We did graphing reflections of images homework from the book with problems that gave the vertices for each figure and said either reflect over x or y. This time, the homework is a worksheet and directions are to graph the reflection across either x or y with some value.
Example problem:
Graph the image of the figure using the transformation given.
1. reflection across y = -2. (Also, the figure is given, but need to figure out the coordinates).

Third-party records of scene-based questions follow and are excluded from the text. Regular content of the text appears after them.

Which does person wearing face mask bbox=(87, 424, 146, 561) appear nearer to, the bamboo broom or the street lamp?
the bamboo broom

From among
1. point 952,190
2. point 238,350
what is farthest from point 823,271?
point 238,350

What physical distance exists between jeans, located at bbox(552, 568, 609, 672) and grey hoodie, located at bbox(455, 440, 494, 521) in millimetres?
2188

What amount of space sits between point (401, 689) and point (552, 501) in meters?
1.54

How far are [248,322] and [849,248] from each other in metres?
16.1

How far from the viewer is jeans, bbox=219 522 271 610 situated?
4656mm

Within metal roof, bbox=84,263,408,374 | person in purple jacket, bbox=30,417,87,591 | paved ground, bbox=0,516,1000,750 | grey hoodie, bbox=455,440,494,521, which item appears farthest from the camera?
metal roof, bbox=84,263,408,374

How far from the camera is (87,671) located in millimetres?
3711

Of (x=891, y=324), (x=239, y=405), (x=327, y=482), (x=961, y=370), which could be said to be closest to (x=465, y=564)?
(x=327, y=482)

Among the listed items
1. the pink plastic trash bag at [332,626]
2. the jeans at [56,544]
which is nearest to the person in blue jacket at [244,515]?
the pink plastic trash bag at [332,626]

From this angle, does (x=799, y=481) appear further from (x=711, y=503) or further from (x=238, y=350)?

original image: I(-3, -2), E(-3, -3), Q(2, -4), Z(0,-5)
a. Can you explain what does the across y = -2 mean? I know if we reflect over y, then the x value is multiplied by -1 and y stays the same. Am i supposed to multiply the x coordinate by -2? If i know how to solve, then i can do 4 others with different y value.
2. reflection across y = -x. (orignal image is A(3, -1), J(4, -3), S(4,2), T(5, -2)
a. Can you explain what does across y= -x mean?
3. reflect across y = x (original image H(-2, -3), L(0,3), Q(-2, -1), P (-3, -2)
a. Can you explain what does across y= x mean?
To understand the directions "reflection across y = -2" or "reflection across y = -x" or "reflection across y = x," it's important to recall the basic concept of reflecting a point across a line.
When reflecting a point across the y-axis, every point (x, y) is transformed to (-x, y). This means that the x-coordinate is multiplied by -1 while the y-coordinate remains the same.
Let's break down the example problems to understand each direction in more detail:
1. reflection across y = -2:
To reflect the original image (I(-3, -2), E(-3, -3), Q(2, -4), Z(0, -5)) across the line y = -2, you need to keep the y-coordinate the same and change the x-coordinate accordingly.
For example, let's take the point I(-3, -2). To reflect it across y = -2, you would substitute -2 as the y-coordinate and adjust the x-coordinate. Thus, the reflected point would be I(3, -2).
Apply the same process to each point and replace the x-coordinate accordingly. The reflected image would be I'(3, -2), E'(-3, -3), Q'(2, -4), Z'(0, -5).
2. reflection across y = -x:
When reflecting across y = -x, each point (x, y) is transformed to (-y, -x). Here, the y-coordinate becomes the negative of the original x-coordinate, and the negative of the original y-coordinate becomes the new x-coordinate.
Consider the original image A(3, -1), J(4, -3), S(4, 2), T(5, -2). To reflect it across y = -x, substitute the coordinates accordingly.
For instance, A(3, -1) would transform to A'(-1, -3), J(4, -3) would transform to J'(-3, -4), S(4, 2) would transform to S'(-2, -4), and T(5, -2) would transform to T'(-2, -5).
3. reflection across y = x:
Similar to the previous explanations, when reflecting across y = x, each point (x, y) becomes (y, x). The x-coordinate becomes the new y-coordinate, and the y-coordinate becomes the new x-coordinate.
Considering the original image H(-2, -3), L(0, 3), Q(-2, -1), P(-3, -2), to reflect it across y = x, substitute the coordinates accordingly.
For instance, H(-2, -3) would transform to H'(-3, -2), L(0, 3) would transform to L'(3, 0), Q(-2, -1) would transform to Q'(-1, -2), and P(-3, -2) would transform to P'(-2, -3).
By following these steps and understanding the rules of reflecting points across a given line, you'll be able to solve other problems on the worksheet with different y-values.